■ Dataset:
========

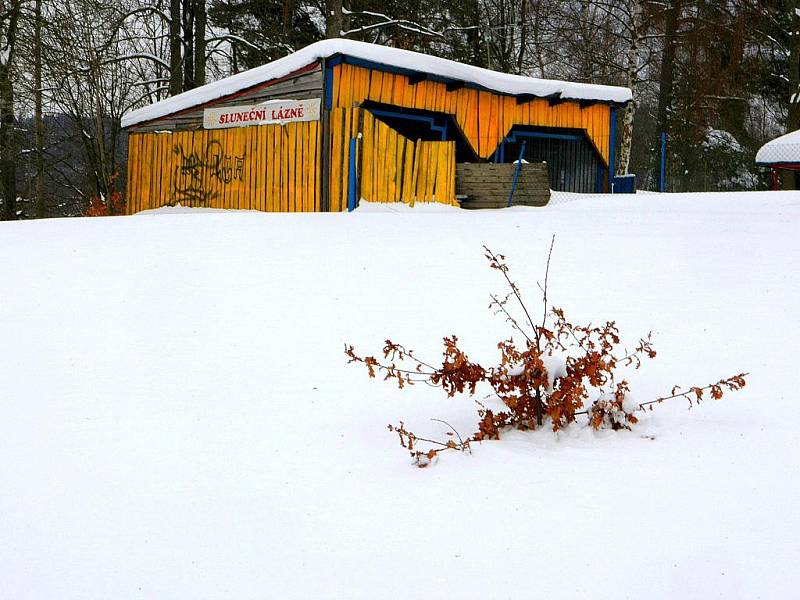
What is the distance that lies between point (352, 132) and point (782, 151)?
537 inches

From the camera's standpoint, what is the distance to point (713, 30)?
897 inches

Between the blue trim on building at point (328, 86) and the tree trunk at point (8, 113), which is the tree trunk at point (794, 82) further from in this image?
the tree trunk at point (8, 113)

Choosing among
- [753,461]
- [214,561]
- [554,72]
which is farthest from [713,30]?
[214,561]

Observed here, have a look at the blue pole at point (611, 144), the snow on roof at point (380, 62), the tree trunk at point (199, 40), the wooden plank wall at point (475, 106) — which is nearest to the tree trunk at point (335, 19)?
the tree trunk at point (199, 40)

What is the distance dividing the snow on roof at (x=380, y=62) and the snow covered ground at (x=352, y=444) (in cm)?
684

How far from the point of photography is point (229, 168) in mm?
15039

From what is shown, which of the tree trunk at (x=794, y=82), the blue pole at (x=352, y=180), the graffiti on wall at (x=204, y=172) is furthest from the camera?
the tree trunk at (x=794, y=82)

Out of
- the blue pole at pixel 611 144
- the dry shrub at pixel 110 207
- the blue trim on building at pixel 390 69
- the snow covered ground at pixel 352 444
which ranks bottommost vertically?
the snow covered ground at pixel 352 444

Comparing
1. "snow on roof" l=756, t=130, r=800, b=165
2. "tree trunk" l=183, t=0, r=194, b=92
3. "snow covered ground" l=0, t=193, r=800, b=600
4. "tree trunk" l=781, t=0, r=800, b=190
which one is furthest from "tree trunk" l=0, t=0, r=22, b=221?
"tree trunk" l=781, t=0, r=800, b=190

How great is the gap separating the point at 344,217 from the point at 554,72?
815 inches

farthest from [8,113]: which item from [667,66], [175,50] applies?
[667,66]

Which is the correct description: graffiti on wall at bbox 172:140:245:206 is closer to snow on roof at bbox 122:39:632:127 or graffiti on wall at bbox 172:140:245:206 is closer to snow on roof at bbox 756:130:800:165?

========

■ What you will do:
Please copy the entries from the line containing "farthest from [8,113]: which" through the end of the entries, replacing "graffiti on wall" with "mural on wall" wherever it occurs and changing nothing else.

■ Solution to this exercise:
farthest from [8,113]: which item from [667,66], [175,50] applies?
[667,66]

Which is the correct description: mural on wall at bbox 172:140:245:206 is closer to snow on roof at bbox 122:39:632:127 or mural on wall at bbox 172:140:245:206 is closer to snow on roof at bbox 756:130:800:165?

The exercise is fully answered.